■ **WHAT IS EXPECTED**
Look for the line containing "After - Bearded Collie" in the records below. Then output it and all the lines that follow, exactly and without any others.

■ **INPUT FOR THIS TASK**
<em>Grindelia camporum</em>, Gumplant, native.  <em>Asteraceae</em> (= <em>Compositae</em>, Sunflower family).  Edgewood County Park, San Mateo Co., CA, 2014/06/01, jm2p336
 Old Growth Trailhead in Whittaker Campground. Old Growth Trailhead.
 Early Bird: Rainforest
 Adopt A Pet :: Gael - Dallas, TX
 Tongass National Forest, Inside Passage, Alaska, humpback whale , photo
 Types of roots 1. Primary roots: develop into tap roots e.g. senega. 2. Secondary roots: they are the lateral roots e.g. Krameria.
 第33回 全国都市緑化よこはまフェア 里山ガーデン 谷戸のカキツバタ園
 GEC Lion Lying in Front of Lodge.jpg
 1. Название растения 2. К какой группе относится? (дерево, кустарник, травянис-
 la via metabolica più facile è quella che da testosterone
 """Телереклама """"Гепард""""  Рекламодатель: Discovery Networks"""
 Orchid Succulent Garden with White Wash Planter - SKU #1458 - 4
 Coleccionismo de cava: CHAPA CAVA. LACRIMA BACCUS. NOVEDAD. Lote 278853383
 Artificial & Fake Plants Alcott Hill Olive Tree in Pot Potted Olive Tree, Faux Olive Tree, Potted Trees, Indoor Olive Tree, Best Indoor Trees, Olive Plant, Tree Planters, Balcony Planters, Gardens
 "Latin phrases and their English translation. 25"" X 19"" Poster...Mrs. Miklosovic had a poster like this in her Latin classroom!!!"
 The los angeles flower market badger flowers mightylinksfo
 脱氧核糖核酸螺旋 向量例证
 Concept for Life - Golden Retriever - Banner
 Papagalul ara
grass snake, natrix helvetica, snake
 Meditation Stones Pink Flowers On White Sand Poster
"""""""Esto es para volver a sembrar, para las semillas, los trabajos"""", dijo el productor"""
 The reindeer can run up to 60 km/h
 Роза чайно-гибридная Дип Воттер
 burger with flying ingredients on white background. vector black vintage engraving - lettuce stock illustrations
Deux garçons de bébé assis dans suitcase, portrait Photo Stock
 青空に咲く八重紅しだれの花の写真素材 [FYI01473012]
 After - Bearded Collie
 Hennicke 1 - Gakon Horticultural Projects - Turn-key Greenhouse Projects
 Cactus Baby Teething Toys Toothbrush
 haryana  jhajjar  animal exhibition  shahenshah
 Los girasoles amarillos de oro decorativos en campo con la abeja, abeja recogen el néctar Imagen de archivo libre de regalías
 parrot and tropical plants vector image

■ **EXERCISE RESPONSE**
 After - Bearded Collie
 Hennicke 1 - Gakon Horticultural Projects - Turn-key Greenhouse Projects
 Cactus Baby Teething Toys Toothbrush
 haryana  jhajjar  animal exhibition  shahenshah
 Los girasoles amarillos de oro decorativos en campo con la abeja, abeja recogen el néctar Imagen de archivo libre de regalías
 parrot and tropical plants vector image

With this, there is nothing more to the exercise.